_What you should do_:
Send back all the data below, exactly as given.

(Items listed in a dataset)
╭──

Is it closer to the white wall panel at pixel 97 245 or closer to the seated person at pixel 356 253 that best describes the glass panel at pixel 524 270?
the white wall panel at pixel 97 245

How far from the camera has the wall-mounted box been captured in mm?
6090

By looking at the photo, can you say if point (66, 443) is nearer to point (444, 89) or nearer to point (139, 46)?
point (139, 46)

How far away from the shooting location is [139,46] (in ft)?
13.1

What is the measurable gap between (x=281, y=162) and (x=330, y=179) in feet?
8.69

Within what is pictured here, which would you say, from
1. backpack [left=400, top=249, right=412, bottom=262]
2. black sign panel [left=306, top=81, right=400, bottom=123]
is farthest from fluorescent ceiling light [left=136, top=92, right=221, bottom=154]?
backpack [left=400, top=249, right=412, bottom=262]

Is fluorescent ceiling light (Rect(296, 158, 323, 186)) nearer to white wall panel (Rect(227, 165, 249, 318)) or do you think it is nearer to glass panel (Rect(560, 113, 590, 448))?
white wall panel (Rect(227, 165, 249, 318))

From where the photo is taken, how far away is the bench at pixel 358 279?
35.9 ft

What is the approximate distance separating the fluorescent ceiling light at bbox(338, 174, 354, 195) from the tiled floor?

╰──

_Result of the exercise_:
Is it closer to the white wall panel at pixel 97 245 or closer to the seated person at pixel 356 253 that best describes the glass panel at pixel 524 270?
the white wall panel at pixel 97 245

How far from the camera has the wall-mounted box been captured in mm?
6090

By looking at the photo, can you say if point (66, 443) is nearer to point (444, 89) or nearer to point (139, 46)?
point (139, 46)

How far away from the shooting location is [139,46] (in ft)?
13.1

What is the measurable gap between (x=281, y=162) and (x=330, y=179) in feet?
8.69

Within what is pictured here, which would you say, from
1. backpack [left=400, top=249, right=412, bottom=262]
2. black sign panel [left=306, top=81, right=400, bottom=123]
is farthest from fluorescent ceiling light [left=136, top=92, right=221, bottom=154]?
backpack [left=400, top=249, right=412, bottom=262]

Is fluorescent ceiling light (Rect(296, 158, 323, 186)) nearer to white wall panel (Rect(227, 165, 249, 318)) or do you think it is nearer to glass panel (Rect(560, 113, 590, 448))?
white wall panel (Rect(227, 165, 249, 318))

From where the photo is taken, how far away is the bench at pixel 358 279?
35.9 ft

What is the approximate distance separating the fluorescent ceiling light at bbox(338, 174, 354, 195) from the tiled floor?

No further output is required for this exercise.